A teasing remark already forming in her mind, she walked to the front door and threw it open.
And stood, as if turned to stone, as she stared at her caller.
‘Good evening,’ said Caz Brandon, and he smiled at her.
CHAPTER FIVE
SILENCE stretched between them, threatening to become endless as shock held her motionless. Speechless. Yet she had to do something…
‘You.’ Her mouth was dry. She hardly recognised her own voice. ‘What are you doing here?’
His shrug was rueful. ‘I’d hoped to take you to dinner, but my flight was delayed, so my guess is you’ve already eaten.’
He paused, the cool hazel gaze sweeping over her. His expression did not change, but Tarn’s instincts told her that he knew perfectly well that she was naked under the towelling robe. She had to resist an impulse to tighten her sash, and draw the lapels more closely to her throat.
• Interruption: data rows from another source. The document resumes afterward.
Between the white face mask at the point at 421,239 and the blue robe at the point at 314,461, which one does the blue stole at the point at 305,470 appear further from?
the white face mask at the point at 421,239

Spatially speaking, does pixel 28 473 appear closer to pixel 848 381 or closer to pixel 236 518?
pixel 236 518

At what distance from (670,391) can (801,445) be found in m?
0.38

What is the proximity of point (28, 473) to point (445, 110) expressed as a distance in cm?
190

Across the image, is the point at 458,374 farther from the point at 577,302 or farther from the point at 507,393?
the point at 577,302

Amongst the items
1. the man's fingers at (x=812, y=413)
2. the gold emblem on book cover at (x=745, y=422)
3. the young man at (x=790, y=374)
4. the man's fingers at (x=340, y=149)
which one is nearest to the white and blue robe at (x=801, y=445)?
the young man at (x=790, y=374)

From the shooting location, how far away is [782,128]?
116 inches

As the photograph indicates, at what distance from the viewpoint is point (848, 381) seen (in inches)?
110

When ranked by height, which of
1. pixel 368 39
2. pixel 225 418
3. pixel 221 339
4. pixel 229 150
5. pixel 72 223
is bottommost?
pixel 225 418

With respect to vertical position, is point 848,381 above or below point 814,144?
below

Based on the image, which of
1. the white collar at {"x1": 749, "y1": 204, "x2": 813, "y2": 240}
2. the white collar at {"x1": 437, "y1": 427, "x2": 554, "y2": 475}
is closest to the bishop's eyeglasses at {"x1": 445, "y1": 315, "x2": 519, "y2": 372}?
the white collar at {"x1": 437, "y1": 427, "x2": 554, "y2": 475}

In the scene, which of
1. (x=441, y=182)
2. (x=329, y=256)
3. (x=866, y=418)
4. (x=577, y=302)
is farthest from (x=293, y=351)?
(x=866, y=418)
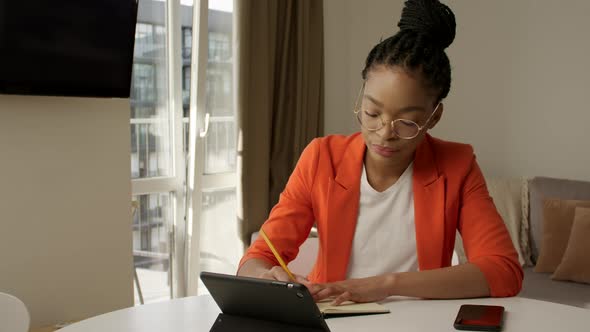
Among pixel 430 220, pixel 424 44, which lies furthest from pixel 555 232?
pixel 424 44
He added, ‘I seem to have called at an inopportune moment, so maybe a drink is out of the question too?’
She made no immediate response and his brows rose with faint mockery. ‘Another loaded silence,’ he remarked. ‘I suppose I shall have to become accustomed to that.’
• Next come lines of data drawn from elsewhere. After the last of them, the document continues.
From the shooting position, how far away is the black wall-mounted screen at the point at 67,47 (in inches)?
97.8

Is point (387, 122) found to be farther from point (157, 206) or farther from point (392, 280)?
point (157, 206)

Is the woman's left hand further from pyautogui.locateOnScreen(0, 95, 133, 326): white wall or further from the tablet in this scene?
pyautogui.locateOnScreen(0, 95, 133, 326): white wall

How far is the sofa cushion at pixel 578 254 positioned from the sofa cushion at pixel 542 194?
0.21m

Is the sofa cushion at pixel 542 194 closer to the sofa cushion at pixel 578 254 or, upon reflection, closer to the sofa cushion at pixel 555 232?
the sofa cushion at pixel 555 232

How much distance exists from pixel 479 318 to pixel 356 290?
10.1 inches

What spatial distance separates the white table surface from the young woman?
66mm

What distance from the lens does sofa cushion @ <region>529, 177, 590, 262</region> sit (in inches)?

She went on staring at him. ‘How did you find me?’
‘Quite easily. Your contact details including your address are all logged at the office—as you must know.’
Of course she did, but she was playing for time, trying to pull her scattered wits together.
She said slowly, ‘I’m not exactly geared up for going out. And we don’t keep much in the way of alcohol.’
&
nbsp; ‘I’d settle for coffee,’ he suggested. ‘I might even drink it here at the door, if you insist.’ He went on softly, ‘Although I promise I don’t pounce, or, at least, not without a serious invitation.’
Her smile was brief and unwilling. ‘I think it would probably be better if you came in.’
He followed her into the flat. ‘You looked as if you’d seen a ghost,’ he commented. ‘Surely you were expecting me to make contact?’
‘Not really.’ She hunched a shoulder. ‘Men often say things that they don’t mean, or that appear less enticing the next day.’
‘Then you must have been unlucky in your men friends.’
As she walked ahead of him into the sitting room, the first thing she saw was Evie’s diary lying on the carpet by the sofa.
Oh, God, she thought. Having been involved so closely with her, he’ll recognise that as soon as he sees it.
She said with a kind of insane brightness, ‘It’s so untidy in here. I must apologise.’
She moved quickly, gathering it up under the cover of the envelope that lay beside it, and pushing them both on to a shelf in the bookcase.
Caz was glancing round. ‘This is a pleasant room.’
Better than the place you found for Evie…
Aloud she said, ‘Thank you. Won’t you sit down?’
‘I have been sitting,’ he said. ‘On a plane, and then in the car that picked me up at the airport. May I help with the coffee instead?’
She hesitated, then led the way to the kitchen. It was a comfortable size, but tonight it felt cramped, as if by the simple action of turning from the sink to the worktop and from the worktop to a cupboard, she would brush against him.
She was almost surprised to discover she’d managed to assemble the coffee beans, the grinder and the percolator without any physical contact with him whatsoever.
Yet it was the mental awareness of him that she found so disturbing. The consciousness that he was leaning against the doorframe silently observing her flustered preparations.